### DOCUMENT TEXT ###

In this study, we investigated the expression of ADAM-15 in rat MI and elucidated its possible mechanisms in the pathological process of MI. It will provide a novel insight into the mechanisms, which influence the inflammatory response and cardiac remodelling following MI.

Materials and methods

Animals

We used female Wistar rats, weighing 200–250 g, from Laboratory Animal Facility of Harbin Medical University. The animals were kept in cages, and fed on standard commercial feed and water ad libitum, with controlled light in 12 h cycles, temperature (approximately 24 °C) and humidity. The experimental protocols were approved by the Animal Experiment Ethics Committee of Harbin Medical University.

Myocardial infarction

Myocardial infarction was produced as per the method previously described (Ben-Dor et al. 2007; Wang et al. 2007). The rats were anaesthetized with a single intraperitoneal injection of 10% chloral hydrate in a dose of 3 ml/kg. Intubation was performed and the rats were ventilated with room air using a rodent mechanical ventilator (Harvard Apparatus, 55–7058). The chest was opened by left thoracotomy through the fourth intercostal space to expose the heart. The pericardium was opened and the proximal left anterior descending coronary artery was ligated with a silk 6-0 suture near its origin between the pulmonary outflow tract and the edge of the left atrium, which ensured permanent coronary occlusion. Regional MI was confirmed by observing a rapid change from reddish to a whitish-dark color on the anterior surface of the left ventricle (LV). The sham-operated animals underwent the same procedure, but without the ligation of the coronary artery.

### SUPPLIED RECORDS ###

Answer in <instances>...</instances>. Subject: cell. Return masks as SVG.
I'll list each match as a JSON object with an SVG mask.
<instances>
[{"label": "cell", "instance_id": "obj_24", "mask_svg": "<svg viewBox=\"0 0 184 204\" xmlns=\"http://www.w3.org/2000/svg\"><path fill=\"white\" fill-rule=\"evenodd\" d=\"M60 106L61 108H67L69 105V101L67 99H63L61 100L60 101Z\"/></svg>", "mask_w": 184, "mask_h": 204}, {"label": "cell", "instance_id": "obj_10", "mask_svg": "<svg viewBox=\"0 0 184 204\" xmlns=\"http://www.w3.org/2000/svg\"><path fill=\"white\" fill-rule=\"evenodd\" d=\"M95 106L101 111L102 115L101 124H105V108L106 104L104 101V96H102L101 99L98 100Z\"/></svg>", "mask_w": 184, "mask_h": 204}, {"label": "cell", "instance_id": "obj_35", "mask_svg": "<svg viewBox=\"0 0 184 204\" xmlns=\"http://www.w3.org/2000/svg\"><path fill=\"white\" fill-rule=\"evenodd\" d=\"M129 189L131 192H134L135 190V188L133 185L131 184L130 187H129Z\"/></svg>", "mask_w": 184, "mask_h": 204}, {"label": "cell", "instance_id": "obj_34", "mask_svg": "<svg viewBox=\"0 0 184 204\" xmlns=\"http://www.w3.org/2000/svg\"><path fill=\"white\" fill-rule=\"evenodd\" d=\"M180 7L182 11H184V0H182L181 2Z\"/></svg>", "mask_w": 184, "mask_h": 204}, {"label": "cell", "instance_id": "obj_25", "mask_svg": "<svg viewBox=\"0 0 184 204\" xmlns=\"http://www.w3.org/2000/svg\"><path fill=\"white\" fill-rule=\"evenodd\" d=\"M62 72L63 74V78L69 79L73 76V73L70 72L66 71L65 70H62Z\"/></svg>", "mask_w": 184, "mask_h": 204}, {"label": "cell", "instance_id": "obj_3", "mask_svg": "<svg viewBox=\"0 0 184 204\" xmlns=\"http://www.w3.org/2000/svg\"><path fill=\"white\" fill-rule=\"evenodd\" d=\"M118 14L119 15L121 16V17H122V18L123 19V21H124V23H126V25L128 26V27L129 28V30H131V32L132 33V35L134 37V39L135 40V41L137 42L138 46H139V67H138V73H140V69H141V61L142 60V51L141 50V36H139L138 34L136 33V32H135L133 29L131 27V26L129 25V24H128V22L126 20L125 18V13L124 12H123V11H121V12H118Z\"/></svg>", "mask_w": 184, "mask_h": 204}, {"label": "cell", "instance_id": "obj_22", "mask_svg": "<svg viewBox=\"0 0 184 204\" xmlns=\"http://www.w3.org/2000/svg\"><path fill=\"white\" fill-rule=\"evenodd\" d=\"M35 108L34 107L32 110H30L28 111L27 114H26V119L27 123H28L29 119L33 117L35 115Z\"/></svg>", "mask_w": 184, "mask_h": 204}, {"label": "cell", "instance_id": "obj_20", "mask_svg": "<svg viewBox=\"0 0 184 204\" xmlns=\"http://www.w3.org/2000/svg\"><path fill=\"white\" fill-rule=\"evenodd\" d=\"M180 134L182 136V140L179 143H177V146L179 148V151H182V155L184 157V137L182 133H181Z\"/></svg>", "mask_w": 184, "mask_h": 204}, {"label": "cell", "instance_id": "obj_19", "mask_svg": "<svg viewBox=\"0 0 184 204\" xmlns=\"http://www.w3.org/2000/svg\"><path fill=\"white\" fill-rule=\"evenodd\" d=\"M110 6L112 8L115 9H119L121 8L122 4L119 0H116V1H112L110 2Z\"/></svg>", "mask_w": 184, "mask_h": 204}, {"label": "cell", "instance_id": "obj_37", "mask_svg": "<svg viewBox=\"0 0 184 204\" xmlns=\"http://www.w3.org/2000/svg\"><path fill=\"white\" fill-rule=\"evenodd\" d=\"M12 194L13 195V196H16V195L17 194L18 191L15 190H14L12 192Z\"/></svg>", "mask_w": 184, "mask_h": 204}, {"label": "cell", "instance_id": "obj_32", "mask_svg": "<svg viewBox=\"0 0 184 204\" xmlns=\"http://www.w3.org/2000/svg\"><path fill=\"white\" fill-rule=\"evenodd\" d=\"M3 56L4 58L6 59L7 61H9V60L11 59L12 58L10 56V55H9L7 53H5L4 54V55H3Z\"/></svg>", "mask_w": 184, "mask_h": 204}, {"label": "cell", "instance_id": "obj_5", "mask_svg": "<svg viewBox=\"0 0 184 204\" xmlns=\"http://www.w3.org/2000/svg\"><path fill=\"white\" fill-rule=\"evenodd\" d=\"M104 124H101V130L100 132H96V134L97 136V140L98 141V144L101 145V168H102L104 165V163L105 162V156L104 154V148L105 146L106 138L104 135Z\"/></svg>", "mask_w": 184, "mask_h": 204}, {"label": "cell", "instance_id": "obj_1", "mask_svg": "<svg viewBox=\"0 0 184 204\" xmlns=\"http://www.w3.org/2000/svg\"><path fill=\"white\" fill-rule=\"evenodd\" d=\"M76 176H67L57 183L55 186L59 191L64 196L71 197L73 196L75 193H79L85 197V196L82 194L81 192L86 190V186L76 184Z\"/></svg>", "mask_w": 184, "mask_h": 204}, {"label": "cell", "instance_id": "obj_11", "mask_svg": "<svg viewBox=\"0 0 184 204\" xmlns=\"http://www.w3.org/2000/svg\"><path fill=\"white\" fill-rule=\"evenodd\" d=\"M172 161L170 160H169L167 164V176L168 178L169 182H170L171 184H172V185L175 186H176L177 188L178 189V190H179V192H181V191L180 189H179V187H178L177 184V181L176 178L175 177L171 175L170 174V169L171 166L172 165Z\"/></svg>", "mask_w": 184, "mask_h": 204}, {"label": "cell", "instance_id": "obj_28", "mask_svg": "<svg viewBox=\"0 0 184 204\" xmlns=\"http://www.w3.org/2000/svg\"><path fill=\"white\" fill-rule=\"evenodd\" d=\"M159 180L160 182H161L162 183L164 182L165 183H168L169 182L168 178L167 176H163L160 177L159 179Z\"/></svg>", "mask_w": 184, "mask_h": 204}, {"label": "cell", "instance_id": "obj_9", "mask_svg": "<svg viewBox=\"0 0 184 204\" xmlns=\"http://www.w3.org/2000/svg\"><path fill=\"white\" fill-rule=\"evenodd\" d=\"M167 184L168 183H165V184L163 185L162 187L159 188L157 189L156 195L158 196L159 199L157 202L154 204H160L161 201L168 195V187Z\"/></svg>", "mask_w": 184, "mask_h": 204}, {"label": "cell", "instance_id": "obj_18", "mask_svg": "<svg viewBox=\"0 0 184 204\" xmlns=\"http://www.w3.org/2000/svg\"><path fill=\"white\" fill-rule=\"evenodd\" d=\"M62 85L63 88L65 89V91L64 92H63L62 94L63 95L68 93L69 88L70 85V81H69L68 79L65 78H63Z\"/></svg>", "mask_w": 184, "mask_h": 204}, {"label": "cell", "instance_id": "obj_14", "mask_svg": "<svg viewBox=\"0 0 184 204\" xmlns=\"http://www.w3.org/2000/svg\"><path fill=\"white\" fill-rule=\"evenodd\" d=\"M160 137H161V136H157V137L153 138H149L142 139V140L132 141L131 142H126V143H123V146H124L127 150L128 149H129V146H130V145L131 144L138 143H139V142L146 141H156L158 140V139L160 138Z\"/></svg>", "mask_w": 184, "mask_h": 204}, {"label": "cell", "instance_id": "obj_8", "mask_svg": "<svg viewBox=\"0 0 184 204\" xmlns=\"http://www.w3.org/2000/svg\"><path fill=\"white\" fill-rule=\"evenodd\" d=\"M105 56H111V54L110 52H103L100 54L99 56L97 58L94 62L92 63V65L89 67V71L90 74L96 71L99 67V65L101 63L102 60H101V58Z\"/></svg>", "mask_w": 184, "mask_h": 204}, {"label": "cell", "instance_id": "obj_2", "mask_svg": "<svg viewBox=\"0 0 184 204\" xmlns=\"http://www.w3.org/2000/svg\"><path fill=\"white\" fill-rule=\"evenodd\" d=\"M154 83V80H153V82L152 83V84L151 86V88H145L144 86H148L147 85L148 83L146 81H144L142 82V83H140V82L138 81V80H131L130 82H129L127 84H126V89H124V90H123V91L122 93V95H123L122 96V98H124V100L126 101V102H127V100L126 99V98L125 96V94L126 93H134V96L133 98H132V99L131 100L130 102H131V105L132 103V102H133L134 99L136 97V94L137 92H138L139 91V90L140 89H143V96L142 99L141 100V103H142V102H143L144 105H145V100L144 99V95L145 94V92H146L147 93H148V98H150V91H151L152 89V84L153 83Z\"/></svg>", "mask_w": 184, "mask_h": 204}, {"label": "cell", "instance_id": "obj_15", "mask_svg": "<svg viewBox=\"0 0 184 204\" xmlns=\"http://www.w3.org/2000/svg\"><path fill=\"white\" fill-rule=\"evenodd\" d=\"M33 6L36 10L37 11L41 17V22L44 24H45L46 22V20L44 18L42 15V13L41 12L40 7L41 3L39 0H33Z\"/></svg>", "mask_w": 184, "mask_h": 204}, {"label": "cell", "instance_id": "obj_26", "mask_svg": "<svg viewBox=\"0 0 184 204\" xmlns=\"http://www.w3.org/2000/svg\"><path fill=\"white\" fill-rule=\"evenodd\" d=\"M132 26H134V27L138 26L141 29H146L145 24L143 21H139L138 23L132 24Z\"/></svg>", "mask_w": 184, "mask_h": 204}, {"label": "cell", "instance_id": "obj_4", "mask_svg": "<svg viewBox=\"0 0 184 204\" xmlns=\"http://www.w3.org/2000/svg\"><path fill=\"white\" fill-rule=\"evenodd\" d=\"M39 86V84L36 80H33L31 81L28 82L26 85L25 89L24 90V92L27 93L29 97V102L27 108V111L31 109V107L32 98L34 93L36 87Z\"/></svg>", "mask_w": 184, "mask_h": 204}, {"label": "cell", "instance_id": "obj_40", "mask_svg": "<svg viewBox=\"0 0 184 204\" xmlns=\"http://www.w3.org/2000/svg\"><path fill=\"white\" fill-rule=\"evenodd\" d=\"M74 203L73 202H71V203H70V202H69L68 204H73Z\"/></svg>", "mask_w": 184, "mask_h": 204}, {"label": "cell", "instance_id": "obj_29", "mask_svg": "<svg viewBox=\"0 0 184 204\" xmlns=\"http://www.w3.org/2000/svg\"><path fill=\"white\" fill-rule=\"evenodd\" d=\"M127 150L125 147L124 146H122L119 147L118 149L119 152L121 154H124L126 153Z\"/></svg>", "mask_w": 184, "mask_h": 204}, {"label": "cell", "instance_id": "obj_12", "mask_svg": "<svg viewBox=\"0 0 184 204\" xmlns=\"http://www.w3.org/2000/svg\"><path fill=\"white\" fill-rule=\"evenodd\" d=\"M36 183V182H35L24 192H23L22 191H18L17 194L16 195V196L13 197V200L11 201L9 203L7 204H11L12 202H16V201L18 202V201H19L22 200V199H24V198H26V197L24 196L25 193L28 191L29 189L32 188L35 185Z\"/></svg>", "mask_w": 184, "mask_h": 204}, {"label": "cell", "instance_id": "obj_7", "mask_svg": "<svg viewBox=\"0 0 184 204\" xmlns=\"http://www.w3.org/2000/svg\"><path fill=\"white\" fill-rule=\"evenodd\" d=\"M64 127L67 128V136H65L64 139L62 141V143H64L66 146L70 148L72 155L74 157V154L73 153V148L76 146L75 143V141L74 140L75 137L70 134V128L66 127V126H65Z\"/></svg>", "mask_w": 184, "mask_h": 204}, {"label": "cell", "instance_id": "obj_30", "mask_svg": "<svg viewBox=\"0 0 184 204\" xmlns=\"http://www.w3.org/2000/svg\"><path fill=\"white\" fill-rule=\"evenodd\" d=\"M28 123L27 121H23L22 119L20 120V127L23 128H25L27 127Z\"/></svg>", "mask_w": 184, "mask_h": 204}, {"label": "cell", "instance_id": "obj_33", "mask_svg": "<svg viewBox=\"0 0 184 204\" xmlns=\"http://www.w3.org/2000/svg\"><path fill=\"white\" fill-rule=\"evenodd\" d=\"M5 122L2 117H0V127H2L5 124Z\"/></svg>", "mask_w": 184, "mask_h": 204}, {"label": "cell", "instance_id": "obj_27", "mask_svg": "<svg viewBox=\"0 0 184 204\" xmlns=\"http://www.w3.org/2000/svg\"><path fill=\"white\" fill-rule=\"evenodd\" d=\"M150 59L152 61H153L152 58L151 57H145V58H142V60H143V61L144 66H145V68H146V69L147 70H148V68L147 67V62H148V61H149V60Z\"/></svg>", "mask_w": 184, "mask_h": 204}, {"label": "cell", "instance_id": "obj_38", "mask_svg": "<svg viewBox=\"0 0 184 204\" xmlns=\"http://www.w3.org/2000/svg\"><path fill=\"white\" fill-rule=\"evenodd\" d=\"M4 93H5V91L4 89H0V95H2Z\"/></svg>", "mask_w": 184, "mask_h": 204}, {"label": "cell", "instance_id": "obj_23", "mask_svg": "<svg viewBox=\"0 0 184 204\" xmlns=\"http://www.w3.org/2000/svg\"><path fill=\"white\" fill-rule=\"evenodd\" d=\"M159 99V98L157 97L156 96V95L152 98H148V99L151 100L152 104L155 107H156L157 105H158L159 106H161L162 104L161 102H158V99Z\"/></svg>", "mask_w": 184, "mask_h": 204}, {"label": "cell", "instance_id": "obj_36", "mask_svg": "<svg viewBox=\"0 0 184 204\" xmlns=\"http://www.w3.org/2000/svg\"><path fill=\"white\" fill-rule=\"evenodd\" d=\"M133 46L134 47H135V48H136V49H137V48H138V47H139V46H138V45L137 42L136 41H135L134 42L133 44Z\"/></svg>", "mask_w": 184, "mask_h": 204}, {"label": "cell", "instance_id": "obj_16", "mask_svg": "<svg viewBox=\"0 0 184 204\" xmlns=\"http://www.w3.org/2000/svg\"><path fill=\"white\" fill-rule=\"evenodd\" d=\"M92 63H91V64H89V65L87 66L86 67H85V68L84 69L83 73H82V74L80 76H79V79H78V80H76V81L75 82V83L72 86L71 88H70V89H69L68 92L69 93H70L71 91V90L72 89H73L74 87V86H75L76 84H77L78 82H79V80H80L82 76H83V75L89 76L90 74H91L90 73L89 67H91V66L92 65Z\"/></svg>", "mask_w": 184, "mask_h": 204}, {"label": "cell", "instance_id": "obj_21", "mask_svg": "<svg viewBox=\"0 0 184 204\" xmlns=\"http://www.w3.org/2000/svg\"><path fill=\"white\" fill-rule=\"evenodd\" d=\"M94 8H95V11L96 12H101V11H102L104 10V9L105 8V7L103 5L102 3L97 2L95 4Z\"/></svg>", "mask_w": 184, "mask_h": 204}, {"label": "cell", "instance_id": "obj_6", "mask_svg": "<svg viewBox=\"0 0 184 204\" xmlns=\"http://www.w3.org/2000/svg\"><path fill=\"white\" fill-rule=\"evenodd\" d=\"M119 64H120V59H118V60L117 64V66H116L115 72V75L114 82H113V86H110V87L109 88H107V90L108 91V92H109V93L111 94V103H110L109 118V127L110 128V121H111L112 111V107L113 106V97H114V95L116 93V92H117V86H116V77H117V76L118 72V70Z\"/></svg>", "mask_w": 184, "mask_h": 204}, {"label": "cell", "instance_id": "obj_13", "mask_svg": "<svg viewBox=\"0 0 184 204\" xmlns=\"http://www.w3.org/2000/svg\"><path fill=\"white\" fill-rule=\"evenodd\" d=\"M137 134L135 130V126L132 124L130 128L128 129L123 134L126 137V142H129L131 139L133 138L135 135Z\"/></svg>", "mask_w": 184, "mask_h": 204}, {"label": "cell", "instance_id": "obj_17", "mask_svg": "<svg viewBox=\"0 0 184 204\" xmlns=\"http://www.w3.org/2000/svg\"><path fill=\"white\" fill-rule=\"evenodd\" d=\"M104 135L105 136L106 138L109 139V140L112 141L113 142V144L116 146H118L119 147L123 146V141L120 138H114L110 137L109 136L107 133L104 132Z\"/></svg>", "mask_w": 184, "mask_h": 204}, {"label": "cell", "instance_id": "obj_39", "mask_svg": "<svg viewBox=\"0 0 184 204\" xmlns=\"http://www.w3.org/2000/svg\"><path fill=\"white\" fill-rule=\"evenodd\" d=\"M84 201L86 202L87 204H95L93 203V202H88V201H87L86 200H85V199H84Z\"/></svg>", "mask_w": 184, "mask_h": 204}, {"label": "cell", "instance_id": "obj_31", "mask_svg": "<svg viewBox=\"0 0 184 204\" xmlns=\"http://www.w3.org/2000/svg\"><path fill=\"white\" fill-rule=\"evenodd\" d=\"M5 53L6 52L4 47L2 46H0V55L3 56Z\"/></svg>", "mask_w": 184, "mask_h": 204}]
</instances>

###

◆ **TASK REQUIREMENTS**
1. Output the stretch of the text on ADAM-15 in rat myocardial infarction from "Materials and methods" through "Committee of Harbin Medical University.", copying every word and mark unchanged.
2. Go on with the text on ADAM-15 in rat myocardial infarction, starting right after its final sentence.

◆ **RESULTS OF THE TASKS**
1.
Materials and methods

Animals

We used female Wistar rats, weighing 200–250 g, from Laboratory Animal Facility of Harbin Medical University. The animals were kept in cages, and fed on standard commercial feed and water ad libitum, with controlled light in 12 h cycles, temperature (approximately 24 °C) and humidity. The experimental protocols were approved by the Animal Experiment Ethics Committee of Harbin Medical University.

2.
Reverse transcription-polymerase chain reaction (RT-PCR)

Rats were anaesthetized with 10% chloral hydrate at 1, 3, 7, and 14 days following surgically induced MI. The heart was stopped at diastole by injection of 10% KCl and removed. The LV free wall was dissected (Maekawa et al. 2004; Tang et al. 2006), washed with cold phosphate-buffered saline (PBS), quickly frozen in liquid nitrogen, and stored at −80 °C until use. Total RNA was isolated according to the direction of Trizol (Invitrogen Corp., Carlsbad, CA, USA), and dissolved in Rnase-free water (1‰ diethylpyrocarbonate). The reverse transcription proceeded as per the direction (Promega Corp., Madison, WI, USA). The primer sequences of ADAM-15 for PCR were: 5′-ATGGACCACTCGACAAGCA-3′ and 5′-GCAGAACTCAGGCAAATCG-3′. The PCR reaction was inactivated for 5 min at 94 °C, 30 s of denaturation at 94 °C, 30 s of annealing at 50 °C, and 1 min of extension at 72 °C for 30 cycles, followed by an incubation at 72 °C for 5 min. PCR products were analysed by running on a 2.0% agarose gel and using the tanon GIS2010 Analysis (tanon GIS 2010 Analysis, Shanghai, China) software.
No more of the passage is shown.